- Directed by: Arshad Khan
- Written by: Arshad Khan
- Produced by: Rajesh Kanna
- Starring: Akshay; Prajin; Arshad Khan;
- Cinematography: B. L. Sanjay
- Edited by: L. V. K. Doss
- Music by: Abbas Rafi
- Production company: R Studios
- Release date: 6 November 2009;
- Running time: 140 minutes
- Country: India
- Language: Tamil

= Saa Boo Thiri =

Saa Boo Thiri is a 2009 Indian Tamil language romantic comedy film directed by Arshad Khan in his debut, and produced by Rajesh Kanna. The film stars Akshay, Prajin and Arshad Khan, with Mithuna, Pinky, Sara Alambara, Aksha Sudari and Ujjayinee Roy playing supporting roles. It was released on 6 November 2009.

== Plot ==
Three youngsters: Balakrishna, Keerthi and Pal who live in the same apartment complex and are good friends. After two years of struggle, Balakrishna finally declares his love for TV reporter Sherin and she spontaneously accepts. Keerthi and Jo are a married couple of IT professionals; they were madly in love with each other before getting married, but are now barely able to communicate normally, thus creating various misunderstandings. Pal is a college student who hates women of his age and he is only attracted to older women.

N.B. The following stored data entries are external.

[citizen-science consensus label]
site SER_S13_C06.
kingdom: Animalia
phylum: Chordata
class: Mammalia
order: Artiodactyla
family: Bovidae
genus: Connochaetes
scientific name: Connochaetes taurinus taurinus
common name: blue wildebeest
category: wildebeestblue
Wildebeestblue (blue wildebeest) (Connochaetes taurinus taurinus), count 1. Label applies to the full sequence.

Balakrishnan's family forces Balakrishnan to see the bride Lekha, but Balakrishnan refuses to marry her because he is in love with Sherin. Lekha nimbly becomes friends with him and Sherin. After a trip to Pondicherry, which Sherin missed, Balakrishnan gets closer to Lekha and they eventually fall in love with each other. Tired of their marriage, Keerthi and Jo end up chatting with strangers on the net. Pal falls under the spell of the elder woman Philomina while his classmate Priya is secretly in love with him.

Lekha then decides to marry a groom chosen by her parents whereas Sherin dumps Balakrishnan when she learns about their love affair. Pal learns that Philomina eloped with her boyfriend; he is distraught but when Priya reveals her love to him, he promptly accepts her love. Lekha, who cannot forget Balakrishna, later cancels her marriage and marries her sweetheart Balakrishnan at the registrar office in a hurry. Keerthi and Jo forgive each other and they make up after the misunderstanding. The film ends with three couples living happily.

== Production ==
Saa Boo Thiri is the directorial debut of Arshad Khan. The producer Rajesh Kanna and cast member Akshay were his college friends.

== Soundtrack ==
The music was composed by Abbas Rafi.

Track listing
| No. | Title | Writer(s) | Singer(s) | Length |
|---|---|---|---|---|
| 1. | "Suvai Karumbe" | Kavinba | Benny Dayal, Ujjayinee Roy | 04:11 |
| 2. | "Athu Oru Adaimazhi Kaalam" | Na. Muthukumar | Vijay Yesudas, Ujjayinee Roy | 05:15 |
| 3. | "Mazhaye Mazhaye" | Na. Muthukumar | Haricharan | 04:51 |
| 4. | "Saa Boo Thiri" | Na. Muthukumar | Benny Dayal | 04:02 |
| 5. | "Putha Puthithai Oru Vaanam" | Thamarai | Rahul Nambiar, Ujjayinee Roy | 04:14 |
| 6. | "Athu Oru Adaimazhi Kaalam" | Na. Muthukumar | Vijay Yesudas | 05:13 |
| Total length: |  |  |  | 27:46 |

== Release ==
Censor Board officials were disquieted witnessing the sequences where Arshad falls in love with a married woman. As it evokes denial amongst the Tamil film audiences, nearly 12 scenes of those sequences have been delivered and Censor Board officials have passed 'A' certificate. Initially, the film had its release date fixed on 16 October 2009, coinciding with Diwali, but it was released on 6 November 2009.

== Reception ==
Sify rated the film as a "Waste of time" and said, "The trouble with the film is that there is no story to tell, it is just a few incidents strung together by a non happening script [..] The film lacks a true Tamil touch and offers little in terms of surprise or twists. The music is bad and the second half is repetitive and too long with a predictable climax, and all is well with the jolly good guys and girls". S. R. Ashok Kumar of The Hindu wrote, "Since the line-up of actors in this R Studio's film consists mostly of newcomers, director Arshad Khan should have spent more time working on the script" and criticised the 'wafer-thin' plot and weak screenplay.